● EXERCISES
A. Name every person mentioned in the article on flexible learning.
B. Answer these questions from the article on flexible learning:
(i) On what date is the article dated?
(ii) Who wrote the recent report on the University of Melbourne's business education programs?
(iii) What kind of courses were business leaders not enamored with?
C. Reproduce the article on flexible learning between "What will be" and "as an MBA will not suit a rapidly changing workplace.", inclusive.

Top of PAGE EXCERPT

Flexible learning model a win for workers, business
Melbourne's Glyn Davis MBA recognises that an MBA will not suit a rapidly changing workplace.
March 28, 2018
The University of Melbourne's vice-chancellor Glyn Davis hopes to restructure postgraduate business courses radically to "better prepare graduates for coming disruption in the work environment" (Erica Cervini and Tim Dodd, The Australian, March 21).
This is encouraging but doesn't go far enough. The university system as a whole needs radical disruption if it is to meet the future needs of employers and employees. The present system is premised on the notion that education is a preparation for a job. The problem is, many current jobs won't exist in a few years and no degree course in itself will prepare people to find new ones.
What will be needed is lifelong education and re-education, specific retraining and self-reinvention in ways tertiary education is not designed to offer.
Davis confines his reforms to business programs. Following the recent report on his university's business education programs by Peter Nash, what Davis recognises is that a costly (and lengthy) postgraduate degree such as an MBA will not suit a rapidly changing workplace.
Instead, what is proposed is "stackable credentials", "short-term intensives" structured around workers' real-life time demands - a much more flexible and dynamic approach to business education.
Interestingly, business leaders were not enamoured with online courses and called for closer integration of work and learning programs, shorter courses that offered "just-in-time" learning that might be bundled into a postgraduate degree across time but that enabled regular upgrading to keep pace with changing workplace needs.
Why not apply the same principles to the whole university course structure? It may well be sensible to retain existing undergraduate degrees, preferably on the "breadth" model Davis has nurtured at Melbourne.
Too-early specialisation straight out of school is not advisable for many students and a more general/liberal education exposing undergraduates to a range of future possibilities seems to be preferred by many employers. The capacity to think, problem-solve and communicate is more essential than any specific course qualification and much of value is better learned on the job.

Bottom of PAGE EXCERPT
Top of PROVIDED MATERIAL

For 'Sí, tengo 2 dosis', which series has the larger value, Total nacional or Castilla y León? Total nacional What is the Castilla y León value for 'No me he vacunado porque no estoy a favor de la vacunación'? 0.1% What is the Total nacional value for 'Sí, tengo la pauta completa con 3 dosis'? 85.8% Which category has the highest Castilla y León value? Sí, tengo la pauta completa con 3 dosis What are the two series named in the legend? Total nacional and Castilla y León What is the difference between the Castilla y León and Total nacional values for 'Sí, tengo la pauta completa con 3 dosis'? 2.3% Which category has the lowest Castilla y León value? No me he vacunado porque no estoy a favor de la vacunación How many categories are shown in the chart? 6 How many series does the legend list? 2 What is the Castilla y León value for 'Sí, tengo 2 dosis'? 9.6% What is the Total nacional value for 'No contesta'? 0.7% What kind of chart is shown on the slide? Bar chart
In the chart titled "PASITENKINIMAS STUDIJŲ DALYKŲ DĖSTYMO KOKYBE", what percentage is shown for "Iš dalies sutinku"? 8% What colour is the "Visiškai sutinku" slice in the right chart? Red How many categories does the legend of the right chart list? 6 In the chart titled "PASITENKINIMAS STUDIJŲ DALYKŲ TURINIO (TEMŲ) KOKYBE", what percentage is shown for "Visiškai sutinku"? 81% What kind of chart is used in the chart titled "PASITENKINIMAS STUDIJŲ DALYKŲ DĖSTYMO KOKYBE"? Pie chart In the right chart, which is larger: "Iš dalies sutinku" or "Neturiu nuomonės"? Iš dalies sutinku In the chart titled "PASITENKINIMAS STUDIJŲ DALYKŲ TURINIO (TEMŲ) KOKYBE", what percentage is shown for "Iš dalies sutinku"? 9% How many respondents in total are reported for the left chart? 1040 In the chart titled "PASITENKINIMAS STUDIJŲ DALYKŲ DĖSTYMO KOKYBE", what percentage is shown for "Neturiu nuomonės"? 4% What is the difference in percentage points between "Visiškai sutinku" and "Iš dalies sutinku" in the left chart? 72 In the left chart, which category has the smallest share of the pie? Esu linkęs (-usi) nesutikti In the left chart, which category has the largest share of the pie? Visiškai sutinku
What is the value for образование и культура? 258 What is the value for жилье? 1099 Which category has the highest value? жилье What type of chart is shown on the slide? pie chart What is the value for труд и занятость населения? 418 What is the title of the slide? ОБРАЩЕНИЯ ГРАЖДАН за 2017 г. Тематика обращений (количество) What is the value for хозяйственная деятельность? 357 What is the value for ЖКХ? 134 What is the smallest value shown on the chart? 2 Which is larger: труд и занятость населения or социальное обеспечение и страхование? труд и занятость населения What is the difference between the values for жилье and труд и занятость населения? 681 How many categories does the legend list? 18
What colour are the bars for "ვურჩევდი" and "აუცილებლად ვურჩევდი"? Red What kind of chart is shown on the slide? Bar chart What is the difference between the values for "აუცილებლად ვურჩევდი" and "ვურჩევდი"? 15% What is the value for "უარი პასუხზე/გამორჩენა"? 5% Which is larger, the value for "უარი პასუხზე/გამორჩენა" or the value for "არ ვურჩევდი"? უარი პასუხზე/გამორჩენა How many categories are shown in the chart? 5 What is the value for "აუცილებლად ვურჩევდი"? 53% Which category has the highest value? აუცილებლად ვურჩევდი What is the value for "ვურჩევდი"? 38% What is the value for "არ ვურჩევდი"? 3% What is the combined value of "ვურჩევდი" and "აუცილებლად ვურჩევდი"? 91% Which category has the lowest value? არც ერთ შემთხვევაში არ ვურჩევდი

Bottom of PROVIDED MATERIAL

● YOUR WRITTEN ANSWERS
A. Glyn Davis, Erica Cervini, Tim Dodd, Peter Nash

B.
(i) March 28, 2018
(ii) Peter Nash
(iii) Online courses

C.
What will be needed is lifelong education and re-education, specific retraining and self-reinvention in ways tertiary education is not designed to offer.
Davis confines his reforms to business programs. Following the recent report on his university's business education programs by Peter Nash, what Davis recognises is that a costly (and lengthy) postgraduate degree such as an MBA will not suit a rapidly changing workplace.